Usually that means drought stricken oilseed rape seed and seedlings which get the worst possible start to life. By the time flea beetle have had their fill, the effect on the crop is miserable, costly and terminal.
But this year we’ve finally given up trying to grow OSR and have switched to SFI options instead. While these mixes haven’t been helped by the dry September, fortunately there’s plenty of time left for them to establish.
The other thing that being a coastal farm brings is exotic neighbours. To the immediate south of the farm we have two reserves which adjoin each other – one is a naturist beach reserved for nudists, while the other is a wildlife reserve for naturalists. I have to admit, I sometimes struggle to remember which is which when it comes to naturists and naturalists.
My grammatical instincts tell me that naturalists prefer life ‘au natural’ and naturists are interested in the nature. This mix-up is a fundamental error which could lead to the fully-clothed innocently strolling around with a pair of binoculars and notebook to be confronted by folk without a stitch on.
I should quickly add that this has never happened to me because I’ve never set a foot on St. Osyth nudist beach, nor have I trained my binoculars on it. This is partly because I’m not that way inclined and also because I’ve heard the ugly rumours.
As such, my focus is firmly on the wildlife reserve. It never ceases to amaze how the wildlife lobby and the media, particularly the BBC, maintain a strictly polarised twin track when it comes to farms and wildlife reserves. While farms are portrayed as barren wastelands devoid of all wildlife, in contrast, the neighbouring reserves are seen as seen rich havens awash with bio-diversity.
In short this isn’t just an exaggeration, it’s blatantly untrue. This wild distortion is a result of the careful politicking of the wildlife lobby. On the one hand, they feel they have to promote the idea that the wildlife of the UK is in a state of crisis, while at the same time insisting this certainly isn’t true of the reserves run by the same wildlife lobby. Hence we hear of exciting news of the return of species such as sea eagle and otter on wildlife reserves, while in the same breath we hear that UK wildlife is a fraction of its former self.

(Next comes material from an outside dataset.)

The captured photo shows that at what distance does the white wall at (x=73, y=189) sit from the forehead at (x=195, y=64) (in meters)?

You hear the word ‘extinction’ bandied around with increasing regularity. But the fact of the matter is, the only British mammal to become extinct in recent times is the copyu, and that was because it was the subject of a government eradication programme – not forgetting it wasn’t native in the first place – it was introduced from Brazil 100 years ago.
What’s probably more serious is when you hear Defra blindly cutting and pasting this tale of doom and gloom into its own rhetoric. Given this institutional bias, the key question is who is to act as judge and jury when it comes to the current proposition that farmers should be paid for the delivery public goods, a key metric of this being wildlife numbers?
I was struck recently by a key conclusion drawn by Nuffield Scholar Chris Taylor, who looked at the net zero challenge for UK agriculture. Chris identified soil organic matter as a key metric here, but wryly and wisely noted that ‘The best time to sample fields for organic matter was 20 years ago, the second best time is now’.
Similarly, I’d suggest it to farming’s detriment that during recent decades very few farmers took the trouble to undertake regular wildlife audits. Maybe with the policy sea change at Defra, farmers ought to be more proactive when it comes to establishing the status of wildlife on their farms, rather than the current practice based on bias confirmation by the wildlife lobby.